The Golden Age: A Romance of the Far Future
- First edition cover
- Author: John C. Wright
- Cover artist: Shelley Eshkar
- Series: The Golden Age
- Genre: Hard science fiction
- Publisher: Tor Books
- Publication date: April 20, 2002
- Publication place: United States
- Pages: 304
- ISBN: 0-312-84870-6
- OCLC: 48507898
- Dewey Decimal: 813/.6 21
- LC Class: PS3623.R54 G65 2002
- Followed by: The Phoenix Exultant

= The Golden Oecumene =

Science fiction trilogy by John C. Wright

The Golden Oecumene is a science fiction trilogy by the American writer John C. Wright. It consists of three books, The Golden Age, The Phoenix Exultant and The Golden Transcendence.

==Plot introduction==
The author's first novel, it revolves around the protagonist Phaethon (full name Phaethon Prime Rhadamanth Humodified (augment) Uncomposed, Indepconsciousness, Base Neuroformed, Silver-Gray Manorial Schola, Era 7043).

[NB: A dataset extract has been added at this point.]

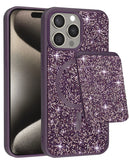 Encuentra en Xela Quetzaltenango la funda Diamond de protección a doble capa magnética para iPhone 15 Pro Max en color púrpura.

The novel concerns Phaethon's discovery that parts of his past have been edited out of his mind—apparently by himself.

==Books==

===Book 1: The Golden Age===

The novel is set tens of thousands of years in the future, 100 centuries after the start of a new era, in a voluntary anarchistic society spanning the Solar System called the Golden Oecumene. Technology makes nearly everyone immortal and tremendously wealthy, except those exiled from society or living outside by choice. The protagonist, Phaethon, is a member of a group, called the Manorials, for whom telepresence has completely replaced the phone and video-phone, as the Manorials travel and communicate as virtual projections on the physical world. The Manorial elites rarely go anywhere in person and live almost always connected to the Mentality, their version of the Internet. The Sophotechs, a superior line of computer intelligences, do most of the work, research, and simulations required by the society. There is only one remaining court, the Curia, and they rarely hear cases since everything can be solved externally by superior Sophotech intelligence and simulation. The entire military is made up of one man, Atkins, who most of the society has forgotten. The most powerful groups are the Hortators and the Peers, although about 90 percent of the society's wealth is controlled by the Sophotechs. The Hortators serve to convince people to act in a way beneficial to society. The Peers are the most wealthy and powerful humans ever to have lived, and they include Phaethon's "father" Helion, who created the Solar Array, a means of mixing the Sun's mass in order to extend the main-sequence hydrogen-burning lifetime of our star.

Phaethon becomes convinced that there is an enemy presence originating from an ancient failed colonization-attempt on another star, and becomes constantly dogged by clandestine enemies. The peaceful Utopian society does not believe in Phaethon's hostile experiences and discoveries, because of the enemy's superior subterfuge and technology. Phaethon must face his memories, the reasons for their loss, and his original dream of space exploration, risk, and enterprise in the face of a powerful, mysterious enemy and his Utopian society that treasures its present safety and stability above all else.

===Book 2: The Phoenix Exultant===
Phaethon is in exile where he must learn to cope without access to the Mentality, as he believes that there is a virus infecting it that is targeting him. He eventually travels to the island of Ceylon where many exiles are living out their remaining lives. Phaethon finds that not everyone in the solar system agrees with his exile and comes up with a plan to return to his ship the Phoenix Exultant.

A copy of his wife, Daphne tracks him down and between her and the only soldier left in the solar system, we discover the truth about how Phaethon was tricked into exile.

===Book 3: The Golden Transcendence===
In the final book of the series, Phaethon must confront the Nothing Sophotech, understand its history in the distortions of an anarchistic society with older roots than his own, and discover how to either liberate it or destroy it—before it destroys or absorbs him and all that he loves.

==Reception==
Publishers Weekly in their review said "Wright's ornate and conceptually dense prose will not be to everyone's taste but, for those willing to be challenged, this is a rare and mind-blowing treat." Kirkus Reviews had this recommendation in their review saying "this extraordinary feat of invention and plotting would be all the more impressive had the book not ended with the central mystery unresolved, leaving readers dazzled and annoyed in equal measure." Jackie Cassada in her review for Library Journal praised the novel saying it was "bursting with kaleidoscopic imagery, Wright's first novel chronicles the quest of a far-future everyman in his journey of self-discovery. Reminiscent of the panoramic novels of Arthur C. Clarke, Iain Banks, and Jack Vance".

==Allusions==
The novel includes many classical literary references. Phaethon's name and character as well as his father Helion are direct references to the Greek myth of Phaëton who stole his father's (the sun god Helios) chariot and rode it too close to the Sun. There are also references to works of the science fiction canon: the title and characters conform to the mold established by Robert A. Heinlein in the 1940s and 50s that constituted the "Golden Age" of science fiction. The book's subtitle also describes itself as a "Romance of the far future," a reply to Olaf Stapledon's Last and First Men.